Azure Functions, Managed Identity, NodeJS, and Key Vault
Table of Contents
Azure has functions. Azure as a way to manage secrets called Key Vault. How do these work together? If you create a function and you want to access a Key Vault secret, clearly it has to authenticate to the Key Vault service…but how?
Managed identity is the answer. But what is “managed identity”?
A managed identity from Azure Active Directory (Azure AD) allows your app to easily access other Azure AD-protected resources such as Azure Key Vault. The identity is managed by the Azure platform and does not require you to provision or rotate any secrets. - Azure Docs
Basically your function can authenticate without having to login in the way that we typically think of “logging in”, ie. with a username and password. If we did have to use a username and password then the function would have to get that information from somewhere, and if that information became public in some way we’d have to rotate (ie. change) those secrets, which is a huge pain. But with managed identity we don’t have to do that, instead we configure Azure to allow our function to access Key Vault. Thus, the platform takes care of everything in the background, which is what platforms are supposed to do. :)
Also, and this is interesting, in my NodeJS code I’m using the below to setup the credential so that I can access Key Vault secrets.
const credential = new DefaultAzureCredential();
The above assumes there are AZURE_TENANT_ID, AZURE_CLIENT_ID and AZURE_CLIENT_SECRET variables configured, ie. when developing locally, having logged in with az login
or setup those variables. However, once the function has been pushed to Azure, if those variables are not available, the code will try to use a managed identity. So I don’t have to use one method locally and another in production.
In my case, initially managed identity access wasn’t configured for the functionapp, so I received this error when running in Azure:
2021-12-21T11:59:26.309 [Error] Executed 'Functions.etc-hosts' (Failed, Id=56fdb72b-eb86-41b9-a215-d7e7b3f22425, Duration=98ms)Result: FailureException: Error: Azure CLI could not be found. Please visit https://aka.ms/azure-cli for installation instructions and then, once installed, authenticate to your Azure account using 'az login'.Stack: Error: Azure CLI could not be found. Please visit https://aka.ms/azure-cli for installation instructions and then, once installed, authenticate to your Azure account using 'az login'.at AzureCliCredential.getToken
I needed to setup managed identity and allow it to access a Key Vault.

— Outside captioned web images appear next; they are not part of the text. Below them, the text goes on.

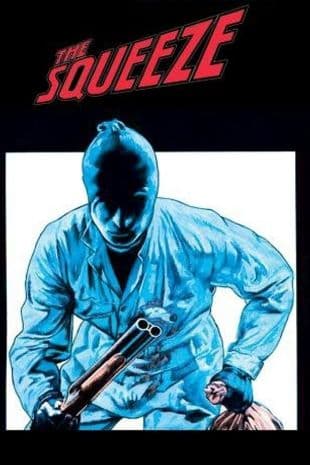 The Squeeze poster art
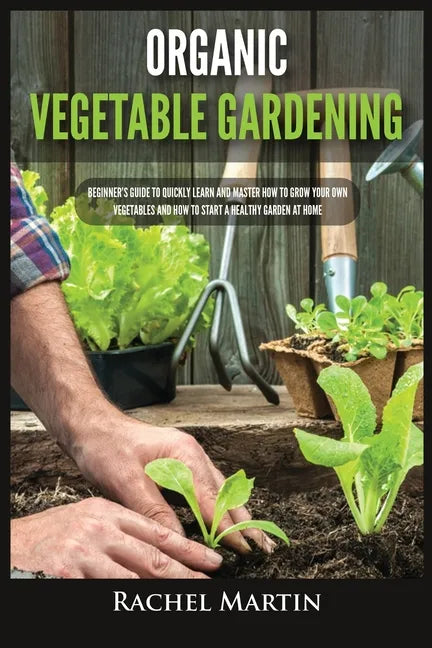 Organic Vegetable Gardening: Beginner's Guide to Quickly Learn and Master How to Grow Your Own Vegetables and How to Start a Healthy Garden at Home - Paperback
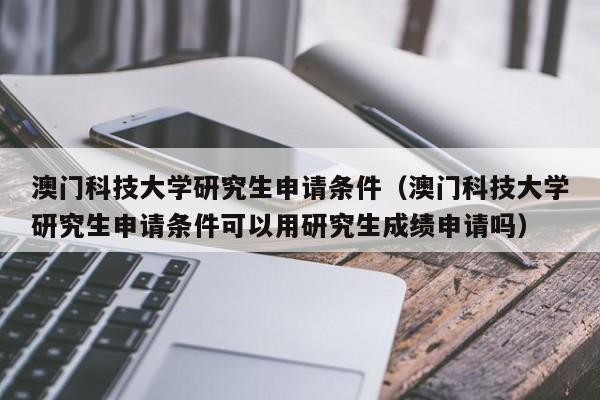澳门科技大学研究生申请条件（澳门科技大学研究生申请条件可以用研究生成绩申请吗）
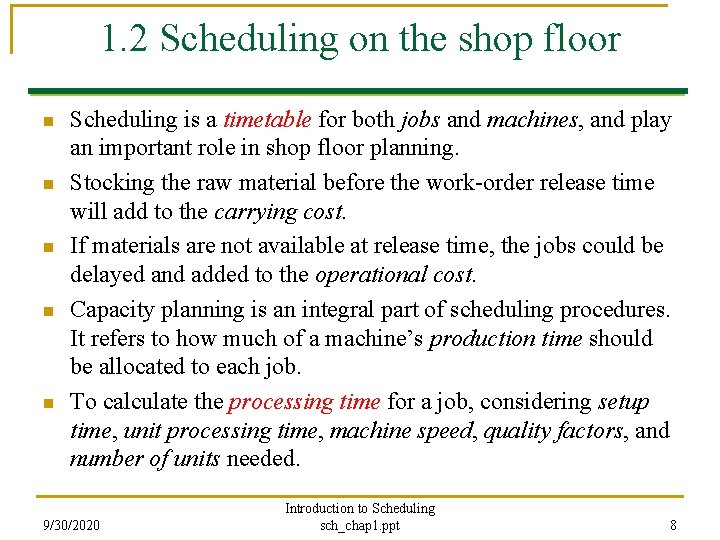 1. 2 Scheduling on the shop floor n n n Scheduling is a timetable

Configure Managed Identity Access for Function
First, I setup some vars representing my function deployment. Of course these are filled out when I run it in my environment. They’re empty here.
export RG=
export REGION=
export APPNAME=
export STORAGE=
export KV=
Next, assign and identity.
az functionapp identity assign --resource-group ${RG} --name ${APPNAME}
Eg. output:
$ az functionapp identity assign --resource-group ${RG} --name ${APPNAME}
{
"principalId": "<redacted",
"tenantId": "<redacted>",
"type": "SystemAssigned",
"userAssignedIdentities": null
}
Now we can just grab the principalId (or copy it from the above output).
export PRINCIPAL_ID=$(az functionapp identity show -n ${APPNAME} --query principalId --resource-group ${RG} -o tsv)
Finally setup a policy for key vault to allow this principal to access the secrets.
az keyvault set-policy -n ${KV} \
--object-id ${PRINCIPAL_ID} \
--resource-group ${RG} \
--secret-permissions get list
At this point, even when using DefaultAzureCredential()
, when pushed into Azure the system is smart enough to use the managed identity.